「大人になったら何になりたい?」
子供の頃、誰しも聞かれたことがあるだろう。プロ野球選手、ピアニスト、パイロットに看護師さん、学校の先生…。今だと男の子はサッカー選手が断トツかもしれない。
昭和42年生まれの私が憧れたのは、やはりプロ野球選手だ。テレビのナイター中継や、たまに球場で見る選手たちは無茶苦茶かっこよく、輝いて見えた。中でも夢中になったのは世界の王貞治。一本足打法でホームランを打つ姿にテレビの前で釘付けになった。
そんな私に父はこう一言。「お前の職業は医者か料理人だ」
なぜ?納得がいかないというか、あまりにも唐突すぎて戸惑った。理由を尋ねるとこんな答えが返ってきた。
「病気になっている人が目の前にいれば、誰でも何とか助けてあげたいと思うだろ。お腹が空いている人がいればどんな人が作った料理でも食べたいと思うだろ」。
父は現在80歳。戦前、祖国中国から日本にやって来た。戦中、戦後と厳しい時代を生き抜いてきた。
日本人社会で苦労を重ねてきた父が言いたかったのは、国籍や人種にとらわれない仕事。手に職をつける事。すなわち食べるのに困らない技術を身に付けることの大切さを、幼きわが子に伝えようとしていたのだ。そう言えば私の親戚には医者が多い。

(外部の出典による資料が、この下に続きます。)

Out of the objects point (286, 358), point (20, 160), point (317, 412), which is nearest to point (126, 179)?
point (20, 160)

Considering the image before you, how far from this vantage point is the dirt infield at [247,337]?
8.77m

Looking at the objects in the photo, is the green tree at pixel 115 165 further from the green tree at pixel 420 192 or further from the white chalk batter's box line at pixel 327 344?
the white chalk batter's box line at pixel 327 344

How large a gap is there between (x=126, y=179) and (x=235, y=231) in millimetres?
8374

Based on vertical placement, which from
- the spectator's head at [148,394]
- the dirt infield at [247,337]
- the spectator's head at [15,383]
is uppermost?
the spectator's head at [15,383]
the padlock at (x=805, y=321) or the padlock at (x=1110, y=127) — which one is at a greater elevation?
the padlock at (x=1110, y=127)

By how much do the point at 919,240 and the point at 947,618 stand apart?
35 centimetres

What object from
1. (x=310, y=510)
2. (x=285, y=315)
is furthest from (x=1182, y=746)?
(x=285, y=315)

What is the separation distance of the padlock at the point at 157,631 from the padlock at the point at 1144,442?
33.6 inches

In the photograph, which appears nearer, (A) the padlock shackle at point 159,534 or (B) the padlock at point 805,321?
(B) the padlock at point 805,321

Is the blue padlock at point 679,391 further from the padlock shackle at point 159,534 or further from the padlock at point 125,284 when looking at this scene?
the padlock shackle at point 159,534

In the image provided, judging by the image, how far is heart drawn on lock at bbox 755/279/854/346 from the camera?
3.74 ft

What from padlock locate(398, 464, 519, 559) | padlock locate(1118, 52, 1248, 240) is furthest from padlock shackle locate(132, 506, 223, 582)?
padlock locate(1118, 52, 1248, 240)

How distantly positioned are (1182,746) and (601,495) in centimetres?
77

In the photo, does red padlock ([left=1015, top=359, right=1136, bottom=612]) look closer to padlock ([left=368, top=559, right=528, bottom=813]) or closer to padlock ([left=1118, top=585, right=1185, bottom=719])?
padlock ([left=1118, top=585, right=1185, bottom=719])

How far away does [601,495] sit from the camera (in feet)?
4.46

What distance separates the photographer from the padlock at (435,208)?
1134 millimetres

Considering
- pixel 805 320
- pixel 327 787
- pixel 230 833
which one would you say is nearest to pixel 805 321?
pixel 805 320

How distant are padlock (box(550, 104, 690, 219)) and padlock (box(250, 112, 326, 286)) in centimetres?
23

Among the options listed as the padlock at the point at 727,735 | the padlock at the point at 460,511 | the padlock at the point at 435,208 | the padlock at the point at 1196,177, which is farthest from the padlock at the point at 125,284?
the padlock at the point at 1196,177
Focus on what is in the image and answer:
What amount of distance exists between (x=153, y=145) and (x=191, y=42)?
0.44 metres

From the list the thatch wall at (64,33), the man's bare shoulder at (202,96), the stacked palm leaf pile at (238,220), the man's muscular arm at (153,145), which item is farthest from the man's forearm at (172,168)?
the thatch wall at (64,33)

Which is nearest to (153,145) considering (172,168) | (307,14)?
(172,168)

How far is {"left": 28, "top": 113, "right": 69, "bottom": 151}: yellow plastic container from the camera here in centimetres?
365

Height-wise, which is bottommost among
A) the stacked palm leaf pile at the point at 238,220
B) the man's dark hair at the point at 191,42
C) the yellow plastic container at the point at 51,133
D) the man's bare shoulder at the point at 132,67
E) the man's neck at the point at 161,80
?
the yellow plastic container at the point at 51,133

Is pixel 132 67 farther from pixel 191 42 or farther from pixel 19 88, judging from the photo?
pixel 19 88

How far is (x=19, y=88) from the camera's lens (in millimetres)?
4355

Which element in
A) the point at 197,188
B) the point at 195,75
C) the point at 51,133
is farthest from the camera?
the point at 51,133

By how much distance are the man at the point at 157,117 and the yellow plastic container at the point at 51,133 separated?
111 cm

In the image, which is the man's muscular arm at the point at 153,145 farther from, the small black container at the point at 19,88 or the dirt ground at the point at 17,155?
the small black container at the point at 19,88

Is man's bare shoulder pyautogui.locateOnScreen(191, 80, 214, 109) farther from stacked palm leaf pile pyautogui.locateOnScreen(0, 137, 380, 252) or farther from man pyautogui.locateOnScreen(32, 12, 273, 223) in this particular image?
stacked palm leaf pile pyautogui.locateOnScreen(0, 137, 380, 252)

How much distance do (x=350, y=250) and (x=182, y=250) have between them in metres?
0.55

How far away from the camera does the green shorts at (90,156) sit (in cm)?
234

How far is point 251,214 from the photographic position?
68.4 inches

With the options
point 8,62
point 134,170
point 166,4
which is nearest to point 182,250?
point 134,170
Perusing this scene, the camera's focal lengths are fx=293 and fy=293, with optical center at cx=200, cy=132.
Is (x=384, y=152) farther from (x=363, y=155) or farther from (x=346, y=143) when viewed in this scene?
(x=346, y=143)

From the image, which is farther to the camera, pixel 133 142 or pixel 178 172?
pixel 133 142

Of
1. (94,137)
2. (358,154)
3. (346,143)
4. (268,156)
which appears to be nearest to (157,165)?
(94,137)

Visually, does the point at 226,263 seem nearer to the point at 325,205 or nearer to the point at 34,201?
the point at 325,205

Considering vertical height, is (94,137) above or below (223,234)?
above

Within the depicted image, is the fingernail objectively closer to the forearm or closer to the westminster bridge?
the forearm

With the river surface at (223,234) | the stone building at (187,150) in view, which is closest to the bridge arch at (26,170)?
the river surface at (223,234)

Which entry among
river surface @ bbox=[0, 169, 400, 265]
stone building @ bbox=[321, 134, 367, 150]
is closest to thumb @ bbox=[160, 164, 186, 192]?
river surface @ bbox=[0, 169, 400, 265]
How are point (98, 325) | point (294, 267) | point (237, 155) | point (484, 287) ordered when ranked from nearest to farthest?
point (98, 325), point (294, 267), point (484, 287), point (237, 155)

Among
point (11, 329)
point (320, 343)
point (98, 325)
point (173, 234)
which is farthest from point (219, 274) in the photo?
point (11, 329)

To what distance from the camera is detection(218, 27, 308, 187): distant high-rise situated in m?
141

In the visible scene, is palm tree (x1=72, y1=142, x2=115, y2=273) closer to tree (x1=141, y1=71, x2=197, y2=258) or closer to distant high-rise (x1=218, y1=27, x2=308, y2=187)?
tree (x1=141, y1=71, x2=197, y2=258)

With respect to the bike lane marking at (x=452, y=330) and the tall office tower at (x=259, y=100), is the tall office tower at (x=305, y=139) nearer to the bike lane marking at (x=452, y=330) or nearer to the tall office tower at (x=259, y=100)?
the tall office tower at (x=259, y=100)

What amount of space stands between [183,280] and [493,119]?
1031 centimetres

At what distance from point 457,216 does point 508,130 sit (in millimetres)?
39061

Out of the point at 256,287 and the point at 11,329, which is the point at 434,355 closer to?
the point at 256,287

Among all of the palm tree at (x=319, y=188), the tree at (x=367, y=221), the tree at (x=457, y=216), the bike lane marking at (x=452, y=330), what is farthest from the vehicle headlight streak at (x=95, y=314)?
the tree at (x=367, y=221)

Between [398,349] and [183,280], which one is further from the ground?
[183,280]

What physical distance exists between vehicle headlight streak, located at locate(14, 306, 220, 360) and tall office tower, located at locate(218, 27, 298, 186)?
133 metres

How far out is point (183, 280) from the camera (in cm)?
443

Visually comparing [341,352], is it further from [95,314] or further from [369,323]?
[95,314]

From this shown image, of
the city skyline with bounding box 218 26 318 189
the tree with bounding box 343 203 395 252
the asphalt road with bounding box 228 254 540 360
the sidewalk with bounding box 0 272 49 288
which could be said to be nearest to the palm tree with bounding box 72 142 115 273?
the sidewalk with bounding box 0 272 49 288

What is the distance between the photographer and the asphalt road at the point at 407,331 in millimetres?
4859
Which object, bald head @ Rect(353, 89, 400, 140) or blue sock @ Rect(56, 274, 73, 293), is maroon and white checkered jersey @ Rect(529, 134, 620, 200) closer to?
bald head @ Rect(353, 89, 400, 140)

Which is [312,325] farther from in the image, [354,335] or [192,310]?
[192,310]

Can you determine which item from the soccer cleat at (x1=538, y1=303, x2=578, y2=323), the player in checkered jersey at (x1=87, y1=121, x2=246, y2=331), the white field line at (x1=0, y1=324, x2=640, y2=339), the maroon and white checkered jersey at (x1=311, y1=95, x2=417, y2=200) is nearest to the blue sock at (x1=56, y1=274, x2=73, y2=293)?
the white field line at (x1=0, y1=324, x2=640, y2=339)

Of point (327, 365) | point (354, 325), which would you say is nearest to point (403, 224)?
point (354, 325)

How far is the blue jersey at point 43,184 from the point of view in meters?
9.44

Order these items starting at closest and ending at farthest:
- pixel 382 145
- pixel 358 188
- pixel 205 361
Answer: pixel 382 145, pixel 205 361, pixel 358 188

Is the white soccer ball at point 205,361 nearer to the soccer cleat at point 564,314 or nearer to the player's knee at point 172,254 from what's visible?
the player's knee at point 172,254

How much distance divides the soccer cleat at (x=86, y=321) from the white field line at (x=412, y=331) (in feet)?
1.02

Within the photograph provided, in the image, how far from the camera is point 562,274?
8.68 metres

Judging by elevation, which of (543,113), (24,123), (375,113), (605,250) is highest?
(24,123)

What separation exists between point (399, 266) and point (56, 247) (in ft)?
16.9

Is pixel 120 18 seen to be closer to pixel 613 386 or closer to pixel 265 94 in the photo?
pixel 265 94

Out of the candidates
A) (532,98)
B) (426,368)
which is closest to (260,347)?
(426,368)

子供の頃に憧れた職業にそのまま就けた人は、そう多くはいないだろう。
大半の人は学校を卒業すると就職する。それが幼い頃に就きたかった仕事ではなくても、生活のため、家族のため、世間体のためと割り切らねばならないことも少なくはない。転職したとしても、子ども時代の夢を叶えるとなると、なかなかハードルが高い。
もちろん暮らしや家庭は大切だし、世間体を気にすることだってそれはそれで重要だ。「やってみたい」「なってみたい」「かっこいい」という純粋な憧れ、夢だけでは、世間の荒波を乗り越えてはゆけない。忙しさに追われ、夢を抱いたことさえ記憶の彼方へと追いやられるかもしれない。歳を重ねると抱える“荷物”も次第に増えてくる。「忙しい」は心をなくすと言われるが、そういう時こそ、今自分が働いていることの意味について考えてみてはどうだろうか。そう、あの頃の気持ちに立ち返るのも悪くはない。なんでパイロットに憧れたのだろう。看護師さんになりたかったのはどうして、と。
制服に憧れたのか、飛行機が好きだったのか。病気やけがを負った人を助ける姿に心を揺さぶられたのか。思いを馳せることによって、ピュアな心を持ったあの頃の自分に出会えるかもしれない。そこで自問してみよう。今の自分は生き生きと働けているかどうか。
少年時代に憧れたプロ野球選手にはなれなかった。だけど、大学、社会人とアメリカンフットボールに打ち込み、充実した日々を送ることができた。父が願った、医者や料理人にもならなかった。それでも祖国中国で経営コンサルタントとして、生き生きと働くことができている。
50を過ぎた、そんな息子の姿を見て父はどう思っているだろうか。きっと喜んでいるに違いない。